NEW YORK (AP) — A tax on tea once sparked rebellion. This time, it’s just causing headaches.

Importers of the prized leaves have watched costs climb, orders stall and margins shrink under the weight of President Donald Trump’s tariffs. Now, even after Trump has given them a reprieve, tea traders say it won’t immediately undo the damage.

“It took a while to work its way through the system, these tariffs, and it will take a while for it to work its way out of the system,” said Bruce Richardson, a tea master, tea historian and purveyor of teas at his shop, Elmwood Inn Fine Teas, in Danville, Ky. “That tariffed tea is still working its way out of our warehouses.”
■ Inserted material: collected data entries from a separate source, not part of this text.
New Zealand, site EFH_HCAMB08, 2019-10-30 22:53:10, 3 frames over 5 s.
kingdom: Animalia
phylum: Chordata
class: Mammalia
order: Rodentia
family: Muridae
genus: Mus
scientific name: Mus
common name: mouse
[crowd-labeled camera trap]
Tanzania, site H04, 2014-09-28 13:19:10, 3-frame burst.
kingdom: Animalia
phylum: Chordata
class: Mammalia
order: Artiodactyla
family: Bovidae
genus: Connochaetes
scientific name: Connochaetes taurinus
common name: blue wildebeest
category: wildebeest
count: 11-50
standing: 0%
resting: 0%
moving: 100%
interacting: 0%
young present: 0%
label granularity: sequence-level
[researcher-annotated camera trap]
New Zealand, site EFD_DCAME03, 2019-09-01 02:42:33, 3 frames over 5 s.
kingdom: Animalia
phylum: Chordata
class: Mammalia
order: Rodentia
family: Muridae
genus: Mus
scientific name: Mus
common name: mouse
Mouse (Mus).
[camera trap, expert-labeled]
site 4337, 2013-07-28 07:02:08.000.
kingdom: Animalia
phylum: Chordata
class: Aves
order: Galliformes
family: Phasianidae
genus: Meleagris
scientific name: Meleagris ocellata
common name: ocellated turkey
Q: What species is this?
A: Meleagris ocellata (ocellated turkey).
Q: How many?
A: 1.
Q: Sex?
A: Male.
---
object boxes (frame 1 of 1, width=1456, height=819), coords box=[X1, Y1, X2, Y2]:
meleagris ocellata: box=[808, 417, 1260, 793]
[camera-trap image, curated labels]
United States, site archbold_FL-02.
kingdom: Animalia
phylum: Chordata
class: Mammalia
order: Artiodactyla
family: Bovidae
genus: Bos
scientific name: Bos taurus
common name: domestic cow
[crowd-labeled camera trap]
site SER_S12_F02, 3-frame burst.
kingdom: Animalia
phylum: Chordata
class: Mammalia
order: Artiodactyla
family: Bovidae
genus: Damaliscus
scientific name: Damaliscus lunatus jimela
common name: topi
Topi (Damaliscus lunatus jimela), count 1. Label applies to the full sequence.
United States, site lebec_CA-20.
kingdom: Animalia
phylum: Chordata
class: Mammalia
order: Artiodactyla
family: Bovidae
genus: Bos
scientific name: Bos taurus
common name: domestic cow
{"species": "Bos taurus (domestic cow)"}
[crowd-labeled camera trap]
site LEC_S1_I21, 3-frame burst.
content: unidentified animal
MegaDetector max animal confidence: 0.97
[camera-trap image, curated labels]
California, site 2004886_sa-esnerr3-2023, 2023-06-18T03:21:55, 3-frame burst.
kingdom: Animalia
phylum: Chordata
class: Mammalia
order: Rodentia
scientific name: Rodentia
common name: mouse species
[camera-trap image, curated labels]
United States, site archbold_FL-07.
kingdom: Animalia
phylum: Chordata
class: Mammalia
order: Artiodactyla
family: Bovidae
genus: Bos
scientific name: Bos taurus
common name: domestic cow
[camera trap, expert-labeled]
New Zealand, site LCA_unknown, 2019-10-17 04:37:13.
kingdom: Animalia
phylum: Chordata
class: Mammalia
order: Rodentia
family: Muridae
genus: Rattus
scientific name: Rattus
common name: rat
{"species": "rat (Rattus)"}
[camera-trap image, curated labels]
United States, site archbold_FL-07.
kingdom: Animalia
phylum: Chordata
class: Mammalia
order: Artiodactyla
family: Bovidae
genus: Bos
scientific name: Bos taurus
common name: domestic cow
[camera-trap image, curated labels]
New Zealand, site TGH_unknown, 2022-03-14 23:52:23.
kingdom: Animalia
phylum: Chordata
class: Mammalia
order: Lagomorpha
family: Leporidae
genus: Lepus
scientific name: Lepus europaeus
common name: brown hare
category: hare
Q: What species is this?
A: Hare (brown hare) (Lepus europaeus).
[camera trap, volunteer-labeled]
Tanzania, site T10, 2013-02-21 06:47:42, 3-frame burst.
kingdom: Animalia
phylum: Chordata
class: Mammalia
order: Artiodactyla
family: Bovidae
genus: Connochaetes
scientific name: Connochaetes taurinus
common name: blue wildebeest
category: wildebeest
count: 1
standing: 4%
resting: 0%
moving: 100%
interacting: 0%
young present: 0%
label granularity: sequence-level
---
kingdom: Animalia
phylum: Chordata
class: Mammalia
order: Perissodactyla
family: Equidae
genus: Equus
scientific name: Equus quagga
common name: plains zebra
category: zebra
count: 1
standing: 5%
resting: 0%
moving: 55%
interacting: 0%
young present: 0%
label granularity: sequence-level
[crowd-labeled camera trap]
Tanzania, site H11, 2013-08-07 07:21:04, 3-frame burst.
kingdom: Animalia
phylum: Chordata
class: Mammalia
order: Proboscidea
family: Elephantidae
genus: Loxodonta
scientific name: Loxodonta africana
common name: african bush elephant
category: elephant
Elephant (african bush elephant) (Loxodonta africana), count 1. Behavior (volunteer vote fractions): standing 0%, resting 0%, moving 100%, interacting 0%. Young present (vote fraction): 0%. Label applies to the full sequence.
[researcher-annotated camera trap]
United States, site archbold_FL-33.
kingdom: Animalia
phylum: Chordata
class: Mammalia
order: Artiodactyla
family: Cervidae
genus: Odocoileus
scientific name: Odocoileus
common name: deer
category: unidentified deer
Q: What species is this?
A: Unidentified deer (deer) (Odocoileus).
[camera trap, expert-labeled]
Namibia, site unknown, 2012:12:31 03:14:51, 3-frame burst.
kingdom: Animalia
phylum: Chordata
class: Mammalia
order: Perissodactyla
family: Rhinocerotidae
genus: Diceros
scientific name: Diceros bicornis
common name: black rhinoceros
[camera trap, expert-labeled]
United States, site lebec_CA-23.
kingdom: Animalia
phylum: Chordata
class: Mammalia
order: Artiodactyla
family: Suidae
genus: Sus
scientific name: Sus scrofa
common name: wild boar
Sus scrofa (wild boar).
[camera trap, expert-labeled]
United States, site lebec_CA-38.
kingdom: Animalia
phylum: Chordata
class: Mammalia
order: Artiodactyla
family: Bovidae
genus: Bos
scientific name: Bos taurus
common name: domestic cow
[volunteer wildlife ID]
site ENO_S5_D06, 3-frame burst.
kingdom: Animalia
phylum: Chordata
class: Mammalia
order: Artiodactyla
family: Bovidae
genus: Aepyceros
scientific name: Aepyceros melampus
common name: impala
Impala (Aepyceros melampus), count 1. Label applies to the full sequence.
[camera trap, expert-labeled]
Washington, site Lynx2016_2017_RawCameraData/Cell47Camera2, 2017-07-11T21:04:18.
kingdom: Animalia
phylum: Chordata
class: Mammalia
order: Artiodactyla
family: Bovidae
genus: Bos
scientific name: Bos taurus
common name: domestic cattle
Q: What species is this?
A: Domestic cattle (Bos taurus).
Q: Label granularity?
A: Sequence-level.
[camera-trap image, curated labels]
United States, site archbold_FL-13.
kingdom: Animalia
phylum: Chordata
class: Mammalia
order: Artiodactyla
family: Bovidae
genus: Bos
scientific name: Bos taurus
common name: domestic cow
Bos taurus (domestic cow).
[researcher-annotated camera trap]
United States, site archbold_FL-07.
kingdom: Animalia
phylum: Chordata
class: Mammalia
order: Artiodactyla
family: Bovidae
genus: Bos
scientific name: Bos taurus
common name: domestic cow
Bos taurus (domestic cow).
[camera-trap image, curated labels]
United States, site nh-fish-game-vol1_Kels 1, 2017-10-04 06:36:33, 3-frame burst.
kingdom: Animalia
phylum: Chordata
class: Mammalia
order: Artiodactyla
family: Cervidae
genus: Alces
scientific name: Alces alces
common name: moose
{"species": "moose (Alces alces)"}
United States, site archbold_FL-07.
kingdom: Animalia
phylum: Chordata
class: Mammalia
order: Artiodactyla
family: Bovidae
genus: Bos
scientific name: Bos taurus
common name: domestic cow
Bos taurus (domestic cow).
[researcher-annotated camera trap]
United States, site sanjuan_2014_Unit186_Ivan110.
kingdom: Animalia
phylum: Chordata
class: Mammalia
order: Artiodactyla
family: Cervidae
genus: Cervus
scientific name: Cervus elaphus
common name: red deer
While a handful of bigger firms are behind the biggest supermarket brands, the premium tea market is largely the work of smaller businesses, from family farms to specialty importers to a web of little tea shops, tea rooms and tea cafes across the United States. Amid an onslaught of tariffs, they have become showcases for the levies’ effects.

On their shelves, selection has narrowed, with some teas now missing because they’re no longer viable products to stock with steep levies on top. In their warehouses, managers are consumed with uncertainty and operational headaches, including calculating what a blend really costs, with ingredients from multiple countries on a roller coaster of tariffs. In backrooms where the wafting scent of fresh tea permeates, owners have been forced to put off job postings, raises, advertising and other investments so they can have cash available to pay duties when their containers arrive at American ports.

“If I were to add up all the money I’ve spent on tariffs that weren’t there a year ago, it could equal a new employee,” said Hartley Johnson, who owns the Mark T. Wendell Tea Company in Acton, Mass.

Johnson’s prices used to stay static for a year or longer. He ate the tariff costs before being forced to respond. His most popular tea, a smoky Taiwanese one called Hu-Kwa, has steadily risen from $26 to $46 a pound.

He knows some customers are reconsidering.

“Where is that tipping point?” Johnson asks. “I’m kind of finding that tipping point is happening now.”

Though Trump backed off some tariffs on agricultural products last week, many in the tea trade are wary of celebrating too soon and caution tea drinkers shouldn’t either. Much of next year’s supply already has been imported and tariffed and the full impact of those duties may not have spilled fully downhill.

Meantime, other tariff-driven price hikes persist. All sorts of other products tea businesses import, from teapots to infusers, remain subject to levies, and costs for some American-made items, such as tins for packaging, have spiked because they rely on foreign materials.

“The canisters, the bamboo boxes, the matcha whisks, everything that we import, everything that we sell has been affected by tariffs,” said Gilbert Tsang, owner of MEM Tea Imports in Wakefield, Mass.

For more than 150 years, most tea has passed through U.S. ports with little to no duties.

That began to change in Trump’s first term with his hardline approach to China. Yet nothing compared to what came with his return to the White House.

In July, the most recent month for which the U.S. International Trade Commission has tallied tariff numbers, tea was taxed at an average rate of more than 12 percent, a huge increase from a year earlier when it was just under one-tenth of a percent. In that single month, American businesses and consumers paid more than $6 million in tea import taxes, amassing in just 31 days more tariffs than any previous full year on record.

All told, tea importers paid about $19.6 million in tariffs in the first seven months of 2025, nearly seven times as much as the same period last year.